Going through the entries below, copy out each line that contains "taurinus".

───── INPUT ─────

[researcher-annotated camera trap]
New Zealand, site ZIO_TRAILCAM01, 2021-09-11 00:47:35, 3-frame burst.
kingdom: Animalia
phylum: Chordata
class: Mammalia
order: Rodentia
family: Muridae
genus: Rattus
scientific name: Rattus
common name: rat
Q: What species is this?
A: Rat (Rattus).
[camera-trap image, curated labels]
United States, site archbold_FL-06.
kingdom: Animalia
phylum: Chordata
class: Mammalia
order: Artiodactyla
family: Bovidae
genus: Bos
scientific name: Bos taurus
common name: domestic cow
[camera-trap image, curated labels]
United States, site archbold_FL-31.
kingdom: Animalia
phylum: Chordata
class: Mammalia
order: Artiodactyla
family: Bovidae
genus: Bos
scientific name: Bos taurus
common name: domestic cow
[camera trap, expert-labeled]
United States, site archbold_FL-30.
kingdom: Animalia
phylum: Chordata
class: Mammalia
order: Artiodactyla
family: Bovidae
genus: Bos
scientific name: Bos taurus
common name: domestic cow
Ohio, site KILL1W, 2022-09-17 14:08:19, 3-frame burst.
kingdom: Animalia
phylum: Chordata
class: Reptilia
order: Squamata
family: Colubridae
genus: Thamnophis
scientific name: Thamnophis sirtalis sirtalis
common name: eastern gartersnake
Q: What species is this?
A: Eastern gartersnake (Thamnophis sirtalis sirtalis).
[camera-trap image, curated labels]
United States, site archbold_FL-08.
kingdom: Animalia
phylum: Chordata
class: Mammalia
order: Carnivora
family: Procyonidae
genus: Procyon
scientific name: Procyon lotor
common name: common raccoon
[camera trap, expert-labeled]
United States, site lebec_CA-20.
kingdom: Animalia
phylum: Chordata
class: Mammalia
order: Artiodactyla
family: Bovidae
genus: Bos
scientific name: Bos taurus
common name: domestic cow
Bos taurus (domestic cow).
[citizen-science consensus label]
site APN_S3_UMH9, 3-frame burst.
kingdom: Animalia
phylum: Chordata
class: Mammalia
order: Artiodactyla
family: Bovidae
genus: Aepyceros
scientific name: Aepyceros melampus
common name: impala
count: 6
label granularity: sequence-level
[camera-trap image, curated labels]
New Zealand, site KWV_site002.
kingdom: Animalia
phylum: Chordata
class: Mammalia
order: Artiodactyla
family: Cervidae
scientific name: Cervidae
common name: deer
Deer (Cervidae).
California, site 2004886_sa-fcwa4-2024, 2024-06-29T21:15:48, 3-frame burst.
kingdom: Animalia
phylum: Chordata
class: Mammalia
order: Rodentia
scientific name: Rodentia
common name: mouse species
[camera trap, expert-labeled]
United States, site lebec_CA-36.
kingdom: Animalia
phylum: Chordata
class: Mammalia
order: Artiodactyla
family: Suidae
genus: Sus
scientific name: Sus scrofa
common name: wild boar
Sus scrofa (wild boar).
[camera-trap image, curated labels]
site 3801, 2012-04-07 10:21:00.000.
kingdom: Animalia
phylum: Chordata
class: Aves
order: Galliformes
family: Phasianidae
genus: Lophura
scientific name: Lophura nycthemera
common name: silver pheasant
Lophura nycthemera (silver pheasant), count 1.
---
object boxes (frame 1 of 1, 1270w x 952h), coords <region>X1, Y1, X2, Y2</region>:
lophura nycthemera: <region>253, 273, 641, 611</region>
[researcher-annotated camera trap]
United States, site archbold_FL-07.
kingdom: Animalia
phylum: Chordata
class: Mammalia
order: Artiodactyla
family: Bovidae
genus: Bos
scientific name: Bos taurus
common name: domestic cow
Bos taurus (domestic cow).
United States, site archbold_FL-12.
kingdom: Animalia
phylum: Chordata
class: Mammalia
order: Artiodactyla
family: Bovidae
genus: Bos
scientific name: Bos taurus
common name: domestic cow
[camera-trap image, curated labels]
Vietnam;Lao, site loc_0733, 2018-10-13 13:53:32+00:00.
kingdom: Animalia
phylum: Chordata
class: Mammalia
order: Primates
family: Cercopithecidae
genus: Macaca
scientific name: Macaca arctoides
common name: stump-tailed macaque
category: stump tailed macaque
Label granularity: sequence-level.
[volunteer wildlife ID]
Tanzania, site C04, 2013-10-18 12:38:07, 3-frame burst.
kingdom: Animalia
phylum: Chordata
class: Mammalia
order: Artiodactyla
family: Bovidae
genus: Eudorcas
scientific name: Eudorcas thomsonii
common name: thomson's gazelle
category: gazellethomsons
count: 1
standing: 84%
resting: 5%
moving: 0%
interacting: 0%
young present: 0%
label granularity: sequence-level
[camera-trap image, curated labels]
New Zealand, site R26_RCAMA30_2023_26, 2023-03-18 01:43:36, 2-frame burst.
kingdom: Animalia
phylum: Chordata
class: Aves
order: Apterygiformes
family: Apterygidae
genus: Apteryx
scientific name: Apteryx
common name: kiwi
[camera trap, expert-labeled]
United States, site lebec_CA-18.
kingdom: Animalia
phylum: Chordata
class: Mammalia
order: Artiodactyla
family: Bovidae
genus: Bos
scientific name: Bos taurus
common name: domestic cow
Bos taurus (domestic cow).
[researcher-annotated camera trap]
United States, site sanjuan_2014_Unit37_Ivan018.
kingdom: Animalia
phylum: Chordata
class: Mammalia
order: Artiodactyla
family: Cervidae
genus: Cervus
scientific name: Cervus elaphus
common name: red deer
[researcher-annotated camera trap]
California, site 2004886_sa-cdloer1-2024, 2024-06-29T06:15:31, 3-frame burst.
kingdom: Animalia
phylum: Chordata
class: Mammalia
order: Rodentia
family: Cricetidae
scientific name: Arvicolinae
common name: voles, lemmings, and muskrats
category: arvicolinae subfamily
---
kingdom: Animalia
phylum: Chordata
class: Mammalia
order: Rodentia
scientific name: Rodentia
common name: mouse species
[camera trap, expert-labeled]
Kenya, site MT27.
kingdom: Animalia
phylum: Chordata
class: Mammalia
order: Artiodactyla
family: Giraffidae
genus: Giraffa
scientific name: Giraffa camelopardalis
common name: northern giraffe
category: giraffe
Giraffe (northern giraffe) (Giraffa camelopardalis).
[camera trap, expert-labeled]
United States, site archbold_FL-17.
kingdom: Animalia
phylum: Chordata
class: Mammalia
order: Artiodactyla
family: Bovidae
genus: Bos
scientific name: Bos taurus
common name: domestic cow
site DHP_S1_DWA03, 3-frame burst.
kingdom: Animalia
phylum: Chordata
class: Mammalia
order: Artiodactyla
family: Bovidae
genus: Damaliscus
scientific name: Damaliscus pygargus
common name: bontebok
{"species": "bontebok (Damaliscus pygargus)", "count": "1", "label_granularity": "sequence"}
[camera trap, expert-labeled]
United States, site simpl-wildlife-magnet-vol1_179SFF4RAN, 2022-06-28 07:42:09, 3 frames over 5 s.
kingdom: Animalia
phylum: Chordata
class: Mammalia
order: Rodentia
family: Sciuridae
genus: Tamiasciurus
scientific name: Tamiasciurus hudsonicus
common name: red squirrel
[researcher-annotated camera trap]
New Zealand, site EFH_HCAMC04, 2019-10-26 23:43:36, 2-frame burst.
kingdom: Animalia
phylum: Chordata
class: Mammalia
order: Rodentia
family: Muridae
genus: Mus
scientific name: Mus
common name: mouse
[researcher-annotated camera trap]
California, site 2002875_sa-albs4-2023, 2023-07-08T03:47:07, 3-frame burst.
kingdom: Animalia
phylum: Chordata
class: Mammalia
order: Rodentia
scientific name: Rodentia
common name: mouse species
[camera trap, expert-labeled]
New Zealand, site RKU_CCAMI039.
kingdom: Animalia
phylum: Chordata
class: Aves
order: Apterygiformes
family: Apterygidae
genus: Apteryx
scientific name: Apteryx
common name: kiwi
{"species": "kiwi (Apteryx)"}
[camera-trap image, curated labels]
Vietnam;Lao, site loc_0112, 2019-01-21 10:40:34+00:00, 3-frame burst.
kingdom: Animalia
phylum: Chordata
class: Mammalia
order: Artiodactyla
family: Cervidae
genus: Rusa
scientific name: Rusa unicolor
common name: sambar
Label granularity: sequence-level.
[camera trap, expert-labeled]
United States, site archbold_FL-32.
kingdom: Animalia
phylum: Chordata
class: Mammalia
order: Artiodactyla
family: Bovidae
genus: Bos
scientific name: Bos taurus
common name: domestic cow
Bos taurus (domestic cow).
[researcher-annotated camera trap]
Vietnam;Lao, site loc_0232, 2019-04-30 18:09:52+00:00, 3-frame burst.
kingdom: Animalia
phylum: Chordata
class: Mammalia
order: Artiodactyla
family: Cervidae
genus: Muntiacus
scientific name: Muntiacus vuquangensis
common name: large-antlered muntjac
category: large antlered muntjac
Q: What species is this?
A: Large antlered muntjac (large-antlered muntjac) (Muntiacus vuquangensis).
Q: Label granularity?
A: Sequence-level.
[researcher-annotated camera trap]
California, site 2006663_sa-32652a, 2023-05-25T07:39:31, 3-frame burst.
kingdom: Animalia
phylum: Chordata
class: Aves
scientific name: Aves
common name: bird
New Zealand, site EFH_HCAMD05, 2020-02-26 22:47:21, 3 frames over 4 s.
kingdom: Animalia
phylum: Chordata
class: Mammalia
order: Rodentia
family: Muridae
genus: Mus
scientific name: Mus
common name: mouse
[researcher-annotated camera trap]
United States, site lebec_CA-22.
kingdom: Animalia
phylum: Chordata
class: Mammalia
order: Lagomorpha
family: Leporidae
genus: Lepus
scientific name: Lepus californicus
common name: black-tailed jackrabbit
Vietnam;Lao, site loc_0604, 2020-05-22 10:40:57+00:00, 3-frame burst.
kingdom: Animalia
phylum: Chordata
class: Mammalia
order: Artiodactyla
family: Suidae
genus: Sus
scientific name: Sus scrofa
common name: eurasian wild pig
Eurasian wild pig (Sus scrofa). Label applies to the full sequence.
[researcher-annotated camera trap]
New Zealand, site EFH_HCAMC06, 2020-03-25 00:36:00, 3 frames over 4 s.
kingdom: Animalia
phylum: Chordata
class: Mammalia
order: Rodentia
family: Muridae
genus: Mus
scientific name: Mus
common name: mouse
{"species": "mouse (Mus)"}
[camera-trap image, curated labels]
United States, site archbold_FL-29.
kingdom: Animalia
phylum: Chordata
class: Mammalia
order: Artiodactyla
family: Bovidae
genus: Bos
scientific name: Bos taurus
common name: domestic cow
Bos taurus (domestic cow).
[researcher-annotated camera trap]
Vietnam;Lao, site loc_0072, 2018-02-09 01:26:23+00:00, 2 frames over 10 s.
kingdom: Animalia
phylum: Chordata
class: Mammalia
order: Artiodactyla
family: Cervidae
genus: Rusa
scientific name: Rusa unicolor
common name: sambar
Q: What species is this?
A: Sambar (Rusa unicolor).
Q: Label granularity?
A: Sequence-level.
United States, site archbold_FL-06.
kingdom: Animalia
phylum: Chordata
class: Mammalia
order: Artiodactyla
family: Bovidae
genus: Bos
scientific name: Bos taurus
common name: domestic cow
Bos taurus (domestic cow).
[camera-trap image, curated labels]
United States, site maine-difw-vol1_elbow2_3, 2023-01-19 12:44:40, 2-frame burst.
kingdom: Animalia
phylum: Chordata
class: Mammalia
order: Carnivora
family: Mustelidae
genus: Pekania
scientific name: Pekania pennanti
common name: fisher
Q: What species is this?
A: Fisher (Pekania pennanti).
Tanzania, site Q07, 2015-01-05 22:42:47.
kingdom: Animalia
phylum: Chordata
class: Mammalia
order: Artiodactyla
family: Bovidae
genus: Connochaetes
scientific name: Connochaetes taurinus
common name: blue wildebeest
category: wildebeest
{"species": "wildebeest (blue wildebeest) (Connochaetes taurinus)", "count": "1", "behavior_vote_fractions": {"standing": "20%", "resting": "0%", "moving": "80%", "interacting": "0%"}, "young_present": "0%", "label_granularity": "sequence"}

─────

RESULT OF THIS EXERCISE:
scientific name: Connochaetes taurinus
{"species": "wildebeest (blue wildebeest) (Connochaetes taurinus)", "count": "1", "behavior_vote_fractions": {"standing": "20%", "resting": "0%", "moving": "80%", "interacting": "0%"}, "young_present": "0%", "label_granularity": "sequence"}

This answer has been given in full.